**발췌 텍스트**
^^^^^^^^^^^^^^^^

C5.0의 함수 파라미터를 생성하는 함수 C5.0Control

Winnowing

  • 입력 필드에 대해서 사전에 필드가 유용한지 측정한 다음 유용하지 않는 경우 배제하고 모델링
    • 입력필드가 많을 경우 유용
  • 사용법: C5.0Control함수에서 winnow 파라미터를 True로 지정

Pruning severity

  • 지역적 가지치기의 강도를 조정
    • 이 값이 작으면 작을수록 가지치기 강도가 강해져서, Over-fitting의 가능성이 적어지지만,대신 가지가 적게 되어 정확도가 떨어질 수 있음
  • 사용법: C5.0Control함수에서 CF 파라미터를 0에서 1사이의 값으로 설정(default는 0.25)

Global Pruning

  • 전역적 가지치기 여부를 결정
    • 전역적 가지치기는 전체적으로 만들어진 Tree 구조에서 가지치기를 수행하는데 강도가 약한 sub-tree자체를 삭제
  • 사용법: C5.0Control함수에서 noGlobalPruning 파라미터를 설정(default는 FALSE)
In [20]:
c5_options <- C5.0Control(winnow = FALSE, noGlobalPruning = FALSE)

^^^^^^^^^^^^^^^^

[데이터셋의 행]
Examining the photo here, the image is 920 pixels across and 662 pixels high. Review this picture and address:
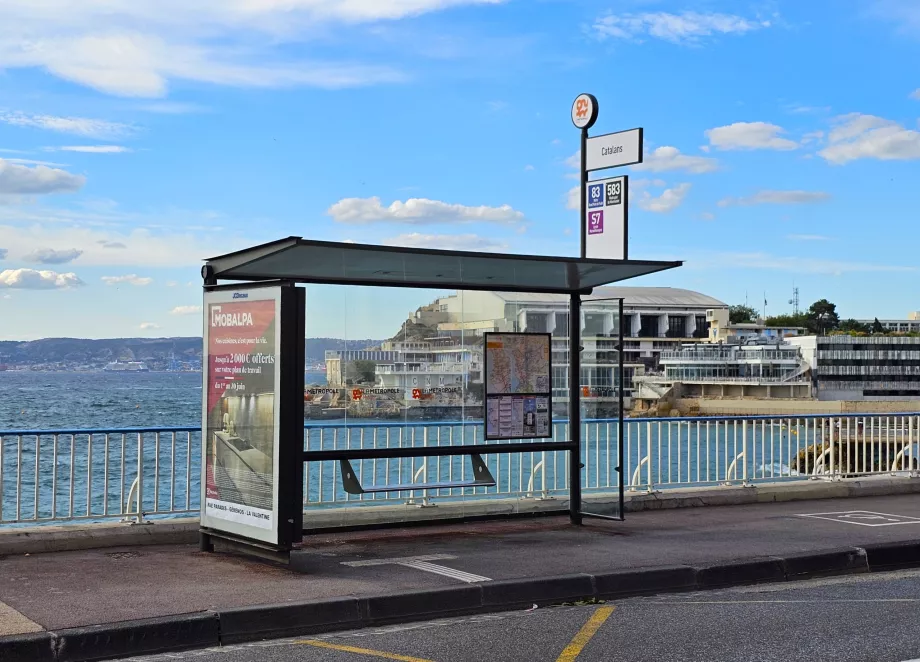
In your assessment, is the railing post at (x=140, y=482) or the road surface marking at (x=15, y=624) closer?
A: the road surface marking at (x=15, y=624)

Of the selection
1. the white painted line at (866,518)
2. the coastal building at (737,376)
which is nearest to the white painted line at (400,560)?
the white painted line at (866,518)


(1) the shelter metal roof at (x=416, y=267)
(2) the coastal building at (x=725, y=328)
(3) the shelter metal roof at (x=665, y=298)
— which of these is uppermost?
(3) the shelter metal roof at (x=665, y=298)

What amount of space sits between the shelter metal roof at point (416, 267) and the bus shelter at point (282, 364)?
13mm

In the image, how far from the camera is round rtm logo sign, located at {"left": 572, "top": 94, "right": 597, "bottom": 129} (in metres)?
13.6

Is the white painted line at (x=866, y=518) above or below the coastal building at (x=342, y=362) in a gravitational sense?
below

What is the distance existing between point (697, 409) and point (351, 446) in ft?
337

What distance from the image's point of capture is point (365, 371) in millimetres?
10875

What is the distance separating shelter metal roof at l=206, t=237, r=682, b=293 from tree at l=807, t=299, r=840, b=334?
625ft

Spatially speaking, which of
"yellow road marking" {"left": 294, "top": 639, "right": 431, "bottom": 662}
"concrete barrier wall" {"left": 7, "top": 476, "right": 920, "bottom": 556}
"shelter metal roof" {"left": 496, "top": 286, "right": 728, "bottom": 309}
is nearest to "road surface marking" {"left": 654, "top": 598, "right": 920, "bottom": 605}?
"yellow road marking" {"left": 294, "top": 639, "right": 431, "bottom": 662}

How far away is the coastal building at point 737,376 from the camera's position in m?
112

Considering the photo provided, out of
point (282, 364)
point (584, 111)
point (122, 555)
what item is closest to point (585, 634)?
point (282, 364)

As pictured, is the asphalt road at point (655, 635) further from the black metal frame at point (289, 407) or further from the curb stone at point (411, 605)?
the black metal frame at point (289, 407)

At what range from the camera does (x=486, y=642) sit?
698cm

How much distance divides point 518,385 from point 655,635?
16.6ft
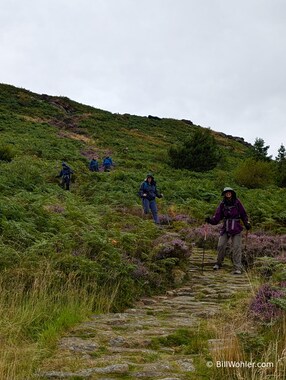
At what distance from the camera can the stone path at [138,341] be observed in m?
4.09

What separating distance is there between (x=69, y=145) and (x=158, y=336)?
3349 cm

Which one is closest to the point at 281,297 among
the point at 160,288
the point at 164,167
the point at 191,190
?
the point at 160,288

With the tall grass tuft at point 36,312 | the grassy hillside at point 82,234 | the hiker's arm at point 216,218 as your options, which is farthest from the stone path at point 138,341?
the hiker's arm at point 216,218

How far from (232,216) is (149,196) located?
5683 mm

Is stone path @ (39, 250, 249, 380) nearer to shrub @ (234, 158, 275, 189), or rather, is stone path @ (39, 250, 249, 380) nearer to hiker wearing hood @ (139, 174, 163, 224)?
hiker wearing hood @ (139, 174, 163, 224)

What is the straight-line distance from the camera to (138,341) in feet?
16.6

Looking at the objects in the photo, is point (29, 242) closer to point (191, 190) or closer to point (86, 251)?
point (86, 251)

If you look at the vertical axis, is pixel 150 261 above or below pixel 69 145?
below

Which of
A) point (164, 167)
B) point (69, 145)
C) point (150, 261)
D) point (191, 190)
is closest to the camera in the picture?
point (150, 261)

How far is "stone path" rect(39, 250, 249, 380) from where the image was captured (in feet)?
13.4

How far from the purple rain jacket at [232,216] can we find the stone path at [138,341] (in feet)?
6.68

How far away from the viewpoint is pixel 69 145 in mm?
37750

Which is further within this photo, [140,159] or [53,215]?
[140,159]

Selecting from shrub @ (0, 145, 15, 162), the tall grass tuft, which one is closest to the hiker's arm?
the tall grass tuft
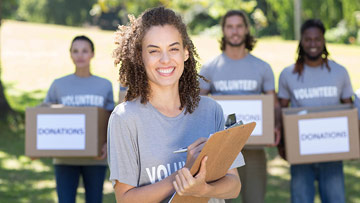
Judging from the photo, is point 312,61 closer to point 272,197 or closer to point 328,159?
point 328,159

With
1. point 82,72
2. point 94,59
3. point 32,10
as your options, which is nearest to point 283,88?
point 82,72

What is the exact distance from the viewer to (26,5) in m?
45.6

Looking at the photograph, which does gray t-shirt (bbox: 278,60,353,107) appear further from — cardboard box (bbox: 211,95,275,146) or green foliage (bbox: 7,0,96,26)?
green foliage (bbox: 7,0,96,26)

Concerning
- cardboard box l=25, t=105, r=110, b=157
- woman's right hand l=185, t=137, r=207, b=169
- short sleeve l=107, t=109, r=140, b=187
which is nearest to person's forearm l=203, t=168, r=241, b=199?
woman's right hand l=185, t=137, r=207, b=169

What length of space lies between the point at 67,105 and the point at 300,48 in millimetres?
1873

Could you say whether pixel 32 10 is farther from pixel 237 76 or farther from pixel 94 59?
pixel 237 76

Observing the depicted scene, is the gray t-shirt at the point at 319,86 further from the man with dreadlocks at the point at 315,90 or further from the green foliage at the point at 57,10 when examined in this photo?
the green foliage at the point at 57,10

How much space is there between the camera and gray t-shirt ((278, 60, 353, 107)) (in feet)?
13.5

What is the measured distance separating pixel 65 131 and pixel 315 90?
1917mm

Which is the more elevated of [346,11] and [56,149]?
[346,11]

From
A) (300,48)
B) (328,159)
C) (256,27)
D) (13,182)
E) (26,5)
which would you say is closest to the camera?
(328,159)

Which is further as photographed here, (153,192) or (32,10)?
(32,10)

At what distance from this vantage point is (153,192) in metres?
1.98

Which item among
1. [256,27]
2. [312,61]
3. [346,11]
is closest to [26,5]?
[256,27]
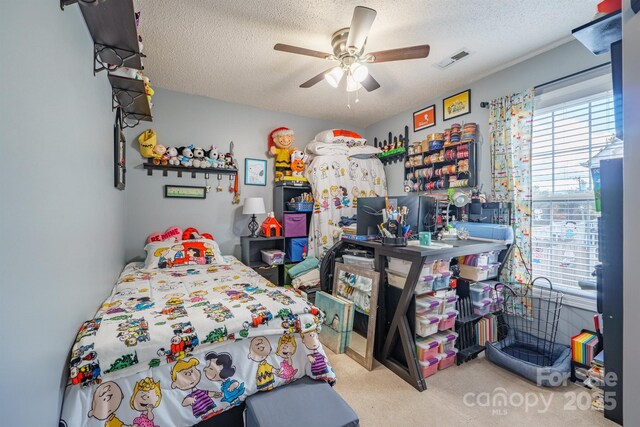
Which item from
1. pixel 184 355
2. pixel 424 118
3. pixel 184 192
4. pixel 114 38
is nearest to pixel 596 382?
pixel 184 355

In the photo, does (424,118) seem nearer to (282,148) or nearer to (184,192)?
(282,148)

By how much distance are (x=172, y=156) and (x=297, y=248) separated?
73.1 inches

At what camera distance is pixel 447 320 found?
214 cm

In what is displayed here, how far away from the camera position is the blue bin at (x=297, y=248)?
358 centimetres

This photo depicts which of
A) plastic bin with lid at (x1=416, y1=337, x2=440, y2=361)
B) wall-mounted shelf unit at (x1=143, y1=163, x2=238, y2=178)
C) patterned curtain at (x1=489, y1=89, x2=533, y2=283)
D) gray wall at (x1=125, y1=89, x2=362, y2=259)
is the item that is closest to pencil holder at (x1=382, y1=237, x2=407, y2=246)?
plastic bin with lid at (x1=416, y1=337, x2=440, y2=361)

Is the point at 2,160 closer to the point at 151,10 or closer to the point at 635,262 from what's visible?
the point at 635,262

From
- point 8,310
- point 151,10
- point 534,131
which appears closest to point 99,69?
point 151,10

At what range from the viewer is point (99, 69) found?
150 cm

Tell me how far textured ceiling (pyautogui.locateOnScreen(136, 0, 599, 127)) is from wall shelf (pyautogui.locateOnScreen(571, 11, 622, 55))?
84 cm

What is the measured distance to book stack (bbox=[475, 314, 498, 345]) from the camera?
2.36 meters

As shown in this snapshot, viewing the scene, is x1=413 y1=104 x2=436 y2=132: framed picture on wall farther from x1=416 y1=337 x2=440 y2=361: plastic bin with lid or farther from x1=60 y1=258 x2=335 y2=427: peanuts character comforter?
x1=60 y1=258 x2=335 y2=427: peanuts character comforter

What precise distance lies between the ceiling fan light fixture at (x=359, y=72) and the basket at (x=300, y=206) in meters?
1.82

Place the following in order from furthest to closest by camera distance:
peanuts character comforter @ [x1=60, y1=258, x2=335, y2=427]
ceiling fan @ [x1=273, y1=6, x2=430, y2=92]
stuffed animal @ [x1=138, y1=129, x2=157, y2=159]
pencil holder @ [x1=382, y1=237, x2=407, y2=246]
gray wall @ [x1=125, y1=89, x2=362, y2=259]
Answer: gray wall @ [x1=125, y1=89, x2=362, y2=259], stuffed animal @ [x1=138, y1=129, x2=157, y2=159], pencil holder @ [x1=382, y1=237, x2=407, y2=246], ceiling fan @ [x1=273, y1=6, x2=430, y2=92], peanuts character comforter @ [x1=60, y1=258, x2=335, y2=427]

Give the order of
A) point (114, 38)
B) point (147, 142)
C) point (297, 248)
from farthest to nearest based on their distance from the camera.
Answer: point (297, 248), point (147, 142), point (114, 38)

^^^^^^^^^^^^^^^^

**수행할 작업**
1) 발췌 텍스트에 따르면 C5.0Control 함수의 CF 파라미터 기본값은 얼마인가?
2) 기록에서 "This photo depicts which of"라는 문구가 있는 줄부터 "2.36 meters"라는 문구가 있는 줄까지 모두 다시 쓰시오. 이때 "gray wall"라는 표현만 "white wall"라는 표현으로 수정하고 나머지는 그대로 두시오.

**문제 풀이**
1) 0.25

2)
This photo depicts which of
A) plastic bin with lid at (x1=416, y1=337, x2=440, y2=361)
B) wall-mounted shelf unit at (x1=143, y1=163, x2=238, y2=178)
C) patterned curtain at (x1=489, y1=89, x2=533, y2=283)
D) white wall at (x1=125, y1=89, x2=362, y2=259)
is the item that is closest to pencil holder at (x1=382, y1=237, x2=407, y2=246)?
plastic bin with lid at (x1=416, y1=337, x2=440, y2=361)

Is the point at 2,160 closer to the point at 151,10 or closer to the point at 635,262 from what's visible?
the point at 635,262

From
- point 8,310
- point 151,10
- point 534,131
which appears closest to point 99,69?
point 151,10

At what range from the viewer is point (99, 69) found?
150 cm

Tell me how far textured ceiling (pyautogui.locateOnScreen(136, 0, 599, 127)) is from wall shelf (pyautogui.locateOnScreen(571, 11, 622, 55))?
84 cm

What is the measured distance to book stack (bbox=[475, 314, 498, 345]) from the camera?
2.36 meters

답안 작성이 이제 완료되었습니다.